CNN Training and Evaluation

Setup

Please reference the main README for instructions to download our processed DDSM data. For data processing details, please see our papers.

To reproduce the numbers reported in our papers, you will need to use the download-pretrained.sh script to download our pretrained models:

./download-pretrained.sh

The pretrained model checkpoints will be downloaded to the pretrained directory.

Usage

Training

We trained 2-class (no cancer / cancer) models for our SPIE paper, and 3-class models (no cancer / benign / cancer) for our HDSR paper.

The train_2class.py and train_3class.py training scripts use Munch config files for starting and resuming training runs. An initial config file is used to start a run, and an updated config file is written to the run's log directory every time a checkpoint is written. The updated config file contains all the parameters required to resume the run from the last checkpoint.

Please see the config directory for the reference configurations we used. For example, the following command trains an AlexNet for (no cancer / cancer) classification:

python train.py config/alexnet_2class.yml

The following command trains a 3-class ResNet-152 for (no cancer / benign / cancer) classification:

python train_3class.py config/resnet152_3class.yml

The logs_dir parameter specifies the root log directory, which defaults to logs. Each run will create a new log directory inside logs_dir for storing both TensorBoard log files for visualization and Munch config files for resuming the run. Similarly, the checkpoints_dir parameter specifies the root checkpoint directory, which defaults to checkpoints. Each run creates a new checkpoint directory for storing model checkpoints. It may be appropriate to point checkpoints_dir to a location with more storage capacity.

To resume a training run from the latest checkpoint, simply pass in the config file from the log directory for that run. For example:

python train_2class.py logs/run_dir/config.yml

You may also modify the resume parameter to resume from an earlier checkpoint. Note that no config file will be written to the run's log directory until the first model checkpoint is written.

Monitoring

The training script periodically logs loss, accuracy, and AUC for visualization in TensorBoard.

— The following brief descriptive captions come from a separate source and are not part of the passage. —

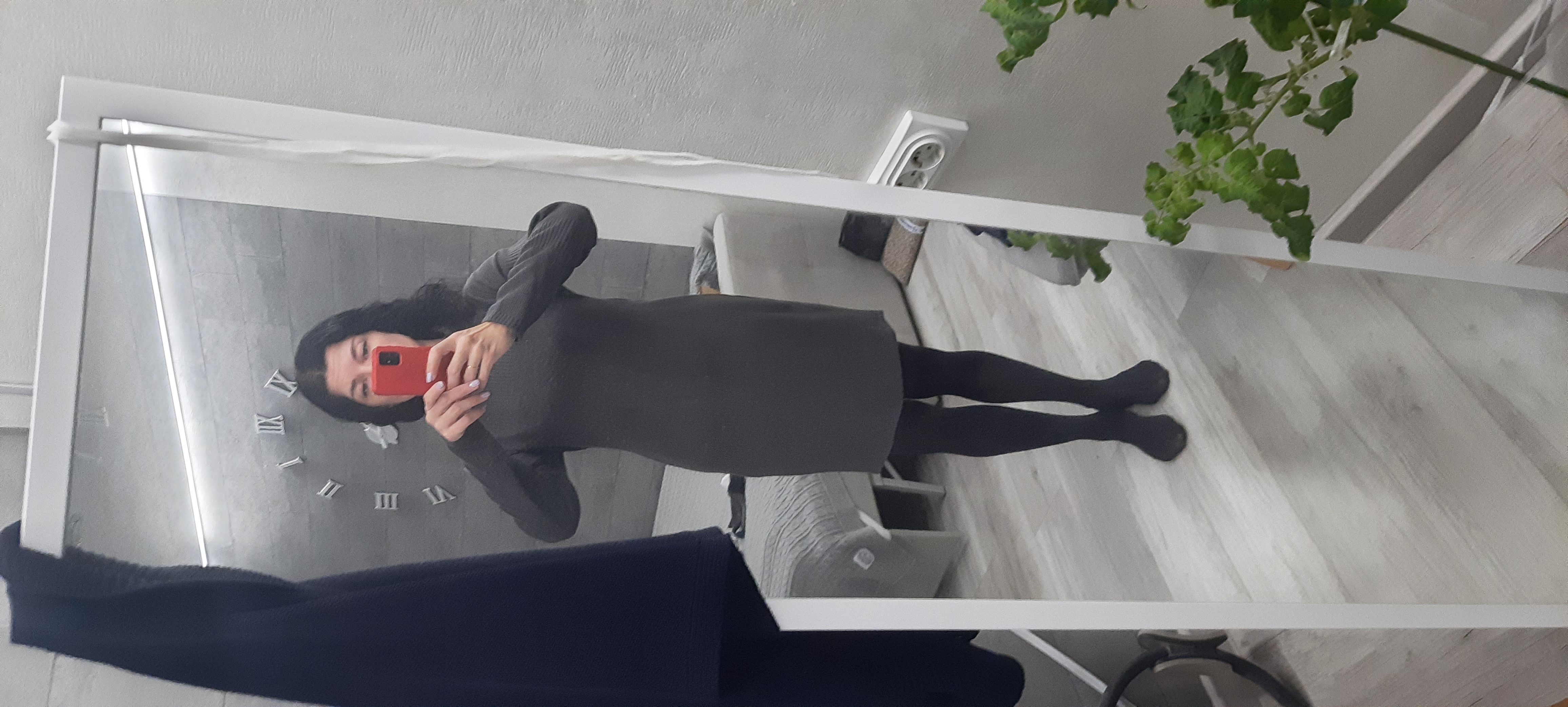 https://upforme.ru/uploads/0019/b7/31/658/814355.jpg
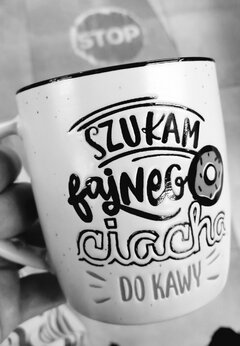 20220131_172006.jpg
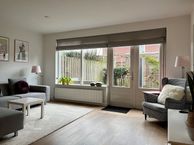 van Riemsdijklaan 18, 1945 XN Beverwijk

To start TensorBoard, point it at the root log directory:

tensorboard --logdir logs/

Then navigate to localhost:6006 in your web browser.

Evaluation

Please see the plot_roc_curve.ipynb notebook for code to compute AUCs and plot ROC curves for trained models. First start a Jupyter notebook in the current directory:

jupyter notebook

Then open the plot_roc_curve.ipynb notebook. To evaluate the model from a specific run, you will need to modify config_path to point at the config file in the run's log directory. You will also need to specify epoch to indicate which checkpoint epoch to evaluate.

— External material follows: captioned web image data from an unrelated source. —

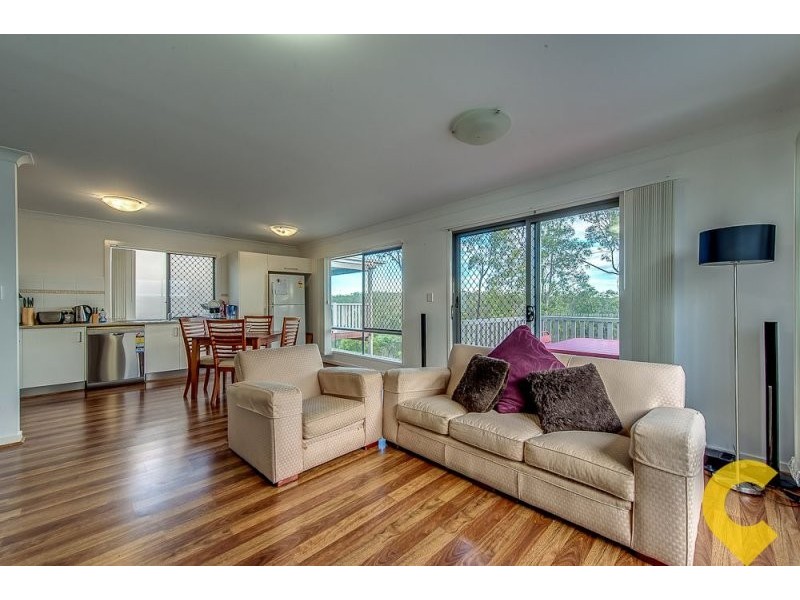 14 Aspect Terrace, Springfield Lakes QLD 4300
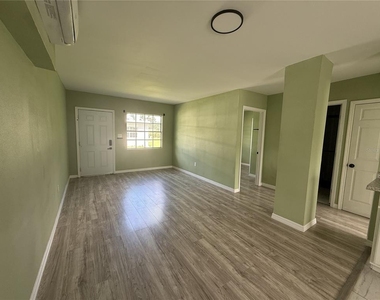 3408 E Dr Martin Luther King Jr Boulevard - Photo Thumbnail 3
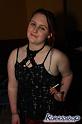 IMG_9638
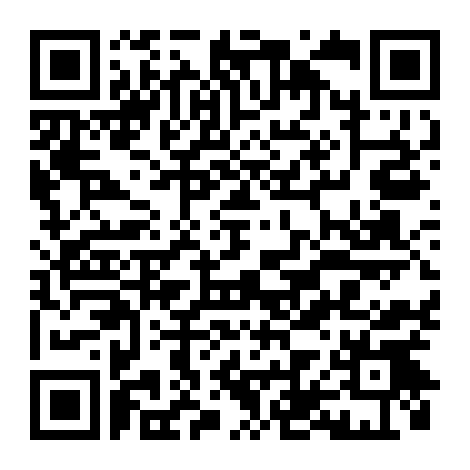 Chàng Ơi... Ta Là Ngỗng Không Phải Thiên Nga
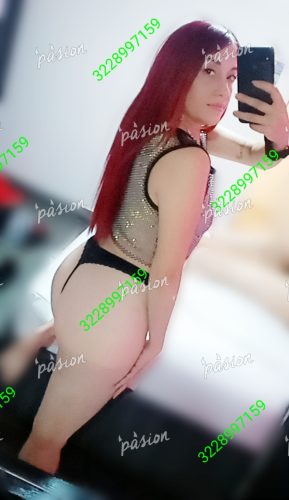 Geraldine 3228997159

We provide the models used in our paper along with the corresponding config files, which you can download using the download-pretrained.sh script. You can uncomment the corresponding lines in the notebook to evaluate those models.

Additional Notes

  • Our models were all trained on 227x227 input images using torchvision 0.1.9. This commit, incorporated into torchvision 0.2.0, requires ResNet inputs to be 224x224, so newer versions of torchvision are not compatible with our pretrained models. To reproduce our reported numbers, please use torchvision 0.1.9 and 227x227 input images.
  • Due to a bug in torchvision's inception_v3 that was still present as of version 0.1.9, we include our own copy of inception_v3 in inception.py with the bug fixed.